Boome had a successful run there, until he accidentally put a knife through his hand. But the accident was a blessing in disguise, for while recuperating, he met a talent agent at a party who offered him a job hosting a show called Wild and Fresh, a UKTV Food production that featured Boome traveling through Canada to find the best native dishes in each province. The program was a hit and kicked off a successful television career that in 2007 brought him to the United States, where he lives in New York and hosts programs on The Food Network, ABC, and other stations.
When asked the key to his success, Boome credits his parents with raising him to be a confident person, as are they, and providing the academic and emotional support he needed to succeed. “My parents are awesome,” he says, “and maybe too awesome at times. They were so positive that it made my sister and me think we were indestructible.” Boome also refuses to use the words “never” and “don’t.” “I believe you should always try and you should always go for it,” he says. “I believe you can do anything you want if you put your mind to it.”

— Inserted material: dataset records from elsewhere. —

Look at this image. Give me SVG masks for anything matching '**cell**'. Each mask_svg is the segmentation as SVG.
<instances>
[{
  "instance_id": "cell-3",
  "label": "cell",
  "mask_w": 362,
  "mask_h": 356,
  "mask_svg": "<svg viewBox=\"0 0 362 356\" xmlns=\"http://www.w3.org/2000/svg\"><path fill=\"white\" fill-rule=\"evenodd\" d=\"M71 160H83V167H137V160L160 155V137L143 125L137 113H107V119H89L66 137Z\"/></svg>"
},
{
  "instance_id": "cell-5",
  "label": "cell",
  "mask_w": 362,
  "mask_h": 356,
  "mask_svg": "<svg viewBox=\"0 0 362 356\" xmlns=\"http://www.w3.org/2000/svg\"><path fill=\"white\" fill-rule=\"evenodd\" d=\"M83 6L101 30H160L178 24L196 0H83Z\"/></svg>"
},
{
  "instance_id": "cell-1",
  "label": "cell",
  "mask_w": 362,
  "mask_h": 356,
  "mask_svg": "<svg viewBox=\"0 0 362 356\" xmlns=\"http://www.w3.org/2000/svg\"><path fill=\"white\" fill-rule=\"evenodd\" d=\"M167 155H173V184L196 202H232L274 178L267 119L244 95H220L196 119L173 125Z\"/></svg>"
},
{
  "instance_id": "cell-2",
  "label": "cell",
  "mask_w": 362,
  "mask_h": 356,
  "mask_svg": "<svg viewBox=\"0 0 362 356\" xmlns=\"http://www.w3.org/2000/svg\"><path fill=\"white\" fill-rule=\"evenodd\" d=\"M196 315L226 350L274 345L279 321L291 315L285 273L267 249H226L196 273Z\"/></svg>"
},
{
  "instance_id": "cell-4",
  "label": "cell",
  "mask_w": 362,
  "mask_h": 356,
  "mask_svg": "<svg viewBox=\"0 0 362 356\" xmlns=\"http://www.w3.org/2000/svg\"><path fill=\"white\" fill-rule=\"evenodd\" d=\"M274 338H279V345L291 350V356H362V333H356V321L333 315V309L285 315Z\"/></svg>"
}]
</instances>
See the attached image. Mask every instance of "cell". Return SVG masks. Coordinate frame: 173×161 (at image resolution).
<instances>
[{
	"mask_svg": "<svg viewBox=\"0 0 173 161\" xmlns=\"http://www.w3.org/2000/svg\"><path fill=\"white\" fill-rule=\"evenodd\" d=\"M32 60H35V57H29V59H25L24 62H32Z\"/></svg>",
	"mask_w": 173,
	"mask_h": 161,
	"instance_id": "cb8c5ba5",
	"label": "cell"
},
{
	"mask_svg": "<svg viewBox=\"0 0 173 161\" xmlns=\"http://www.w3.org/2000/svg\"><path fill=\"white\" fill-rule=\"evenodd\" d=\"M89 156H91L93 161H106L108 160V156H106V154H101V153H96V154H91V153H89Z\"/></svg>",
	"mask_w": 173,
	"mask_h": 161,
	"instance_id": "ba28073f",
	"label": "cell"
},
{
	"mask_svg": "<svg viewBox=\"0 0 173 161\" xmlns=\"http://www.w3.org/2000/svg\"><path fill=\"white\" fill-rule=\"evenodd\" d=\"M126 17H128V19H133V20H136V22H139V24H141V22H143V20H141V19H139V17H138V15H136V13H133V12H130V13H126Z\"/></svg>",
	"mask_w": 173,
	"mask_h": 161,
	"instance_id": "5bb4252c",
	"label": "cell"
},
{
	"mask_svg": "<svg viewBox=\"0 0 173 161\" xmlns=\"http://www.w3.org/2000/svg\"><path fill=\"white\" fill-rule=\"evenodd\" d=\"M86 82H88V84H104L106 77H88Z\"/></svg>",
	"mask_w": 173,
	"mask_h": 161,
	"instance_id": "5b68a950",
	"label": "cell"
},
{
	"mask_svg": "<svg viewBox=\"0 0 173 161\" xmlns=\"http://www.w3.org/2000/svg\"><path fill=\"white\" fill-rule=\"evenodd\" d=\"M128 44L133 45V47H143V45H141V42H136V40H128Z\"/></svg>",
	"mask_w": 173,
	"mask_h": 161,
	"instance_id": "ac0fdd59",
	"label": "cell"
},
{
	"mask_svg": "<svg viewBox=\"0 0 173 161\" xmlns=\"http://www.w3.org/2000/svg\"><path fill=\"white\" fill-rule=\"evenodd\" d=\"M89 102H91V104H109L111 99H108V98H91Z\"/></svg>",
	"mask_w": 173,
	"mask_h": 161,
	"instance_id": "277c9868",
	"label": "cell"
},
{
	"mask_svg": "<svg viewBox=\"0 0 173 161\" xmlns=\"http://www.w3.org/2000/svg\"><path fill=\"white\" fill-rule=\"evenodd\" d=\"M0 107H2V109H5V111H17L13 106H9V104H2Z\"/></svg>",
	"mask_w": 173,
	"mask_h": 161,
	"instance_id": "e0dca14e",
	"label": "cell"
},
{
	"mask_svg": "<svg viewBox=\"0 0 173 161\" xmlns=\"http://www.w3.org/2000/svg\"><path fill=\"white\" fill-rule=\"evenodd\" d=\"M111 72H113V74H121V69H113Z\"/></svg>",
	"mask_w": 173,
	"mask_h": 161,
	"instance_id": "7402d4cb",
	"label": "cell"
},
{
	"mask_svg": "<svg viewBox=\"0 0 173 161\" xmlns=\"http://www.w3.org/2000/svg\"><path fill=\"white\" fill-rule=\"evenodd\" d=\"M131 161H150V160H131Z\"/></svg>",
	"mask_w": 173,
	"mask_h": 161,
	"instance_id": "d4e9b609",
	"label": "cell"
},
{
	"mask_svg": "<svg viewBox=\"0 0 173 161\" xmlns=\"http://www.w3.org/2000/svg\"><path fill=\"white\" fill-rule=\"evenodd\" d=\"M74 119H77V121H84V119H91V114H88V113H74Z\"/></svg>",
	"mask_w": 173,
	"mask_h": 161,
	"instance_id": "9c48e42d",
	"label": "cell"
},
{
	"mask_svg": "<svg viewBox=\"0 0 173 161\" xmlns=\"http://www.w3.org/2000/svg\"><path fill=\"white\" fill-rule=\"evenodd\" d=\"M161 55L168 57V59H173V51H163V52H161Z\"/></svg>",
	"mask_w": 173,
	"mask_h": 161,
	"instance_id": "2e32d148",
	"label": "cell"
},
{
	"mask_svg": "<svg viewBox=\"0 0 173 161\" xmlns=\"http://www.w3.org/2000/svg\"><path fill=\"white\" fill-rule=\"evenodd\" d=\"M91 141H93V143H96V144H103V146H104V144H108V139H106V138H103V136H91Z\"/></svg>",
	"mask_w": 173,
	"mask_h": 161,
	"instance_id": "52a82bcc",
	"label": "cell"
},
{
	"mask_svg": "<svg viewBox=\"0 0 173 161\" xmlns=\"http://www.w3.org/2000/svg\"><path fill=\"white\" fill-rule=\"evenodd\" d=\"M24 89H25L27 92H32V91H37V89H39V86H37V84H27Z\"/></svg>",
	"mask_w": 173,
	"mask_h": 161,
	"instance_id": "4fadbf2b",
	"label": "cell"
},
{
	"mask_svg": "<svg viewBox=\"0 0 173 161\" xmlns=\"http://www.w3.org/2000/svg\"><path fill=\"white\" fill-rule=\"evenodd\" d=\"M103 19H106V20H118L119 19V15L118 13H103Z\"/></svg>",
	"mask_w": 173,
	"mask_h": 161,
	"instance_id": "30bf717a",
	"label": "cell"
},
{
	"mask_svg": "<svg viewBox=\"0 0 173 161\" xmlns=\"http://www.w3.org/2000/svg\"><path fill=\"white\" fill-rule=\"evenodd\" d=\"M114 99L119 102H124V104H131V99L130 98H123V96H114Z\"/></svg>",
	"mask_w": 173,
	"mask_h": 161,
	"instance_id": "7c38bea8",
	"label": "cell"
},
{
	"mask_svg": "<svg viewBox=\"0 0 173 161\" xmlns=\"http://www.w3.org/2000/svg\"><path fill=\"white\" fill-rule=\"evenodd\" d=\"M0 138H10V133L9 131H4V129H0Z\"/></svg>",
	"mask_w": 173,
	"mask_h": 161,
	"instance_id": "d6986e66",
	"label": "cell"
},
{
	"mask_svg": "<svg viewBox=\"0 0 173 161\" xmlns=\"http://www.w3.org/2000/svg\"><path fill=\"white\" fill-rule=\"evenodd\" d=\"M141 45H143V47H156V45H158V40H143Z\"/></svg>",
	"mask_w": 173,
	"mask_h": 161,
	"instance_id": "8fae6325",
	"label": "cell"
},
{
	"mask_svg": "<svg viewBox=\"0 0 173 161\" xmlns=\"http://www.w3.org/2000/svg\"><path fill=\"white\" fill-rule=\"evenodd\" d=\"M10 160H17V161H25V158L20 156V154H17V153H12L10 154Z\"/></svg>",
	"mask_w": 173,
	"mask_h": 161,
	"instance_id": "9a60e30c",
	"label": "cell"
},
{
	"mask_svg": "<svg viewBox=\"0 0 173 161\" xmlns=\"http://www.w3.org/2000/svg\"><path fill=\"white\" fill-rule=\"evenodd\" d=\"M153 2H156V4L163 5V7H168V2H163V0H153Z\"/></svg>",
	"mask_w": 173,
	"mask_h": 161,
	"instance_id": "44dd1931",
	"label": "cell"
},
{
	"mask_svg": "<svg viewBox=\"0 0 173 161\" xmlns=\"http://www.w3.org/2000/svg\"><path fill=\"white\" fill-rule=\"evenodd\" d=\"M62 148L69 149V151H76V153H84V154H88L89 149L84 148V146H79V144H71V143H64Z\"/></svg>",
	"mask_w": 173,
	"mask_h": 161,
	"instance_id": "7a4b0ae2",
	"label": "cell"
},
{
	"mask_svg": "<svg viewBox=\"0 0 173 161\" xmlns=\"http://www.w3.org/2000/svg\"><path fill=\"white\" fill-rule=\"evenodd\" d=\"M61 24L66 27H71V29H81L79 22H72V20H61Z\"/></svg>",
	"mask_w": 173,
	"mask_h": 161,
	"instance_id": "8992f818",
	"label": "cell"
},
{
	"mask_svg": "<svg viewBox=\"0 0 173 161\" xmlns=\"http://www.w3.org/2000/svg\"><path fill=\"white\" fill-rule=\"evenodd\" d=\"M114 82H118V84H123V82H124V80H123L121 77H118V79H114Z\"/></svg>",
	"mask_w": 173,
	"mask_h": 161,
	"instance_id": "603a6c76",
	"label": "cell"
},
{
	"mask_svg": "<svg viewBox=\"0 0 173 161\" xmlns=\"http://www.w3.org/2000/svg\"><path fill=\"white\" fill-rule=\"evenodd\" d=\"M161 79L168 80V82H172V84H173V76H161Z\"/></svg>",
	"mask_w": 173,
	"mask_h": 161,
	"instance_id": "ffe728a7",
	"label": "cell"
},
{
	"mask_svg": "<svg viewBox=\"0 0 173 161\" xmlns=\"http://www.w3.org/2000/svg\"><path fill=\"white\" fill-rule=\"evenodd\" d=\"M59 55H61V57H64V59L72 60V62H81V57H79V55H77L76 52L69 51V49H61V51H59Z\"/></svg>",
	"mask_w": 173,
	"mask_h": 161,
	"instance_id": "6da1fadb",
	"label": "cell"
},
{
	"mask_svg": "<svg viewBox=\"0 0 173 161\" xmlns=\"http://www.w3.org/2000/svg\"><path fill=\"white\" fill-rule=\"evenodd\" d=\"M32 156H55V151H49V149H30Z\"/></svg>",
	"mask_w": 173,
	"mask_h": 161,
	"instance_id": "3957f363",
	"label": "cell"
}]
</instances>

Boome does, however, bemoan the lack of educational support provided to dyslexic children in North America, which he says treats dyslexia as a “disadvantage and a weakness,” as opposed to in Europe, where children are told to “use it and embrace it.” He feels parents and the educational system are ashamed of dyslexia, when they should be spending time to understand it. “I think of dyslexia as a creative gene, and not as a disadvantage,” says Boome. “I am very happy with who I am and I extend that to other people, “ he says. “There can be no embarrassment and no hiding. There can only be taking advantage of this rewiring of our brains.”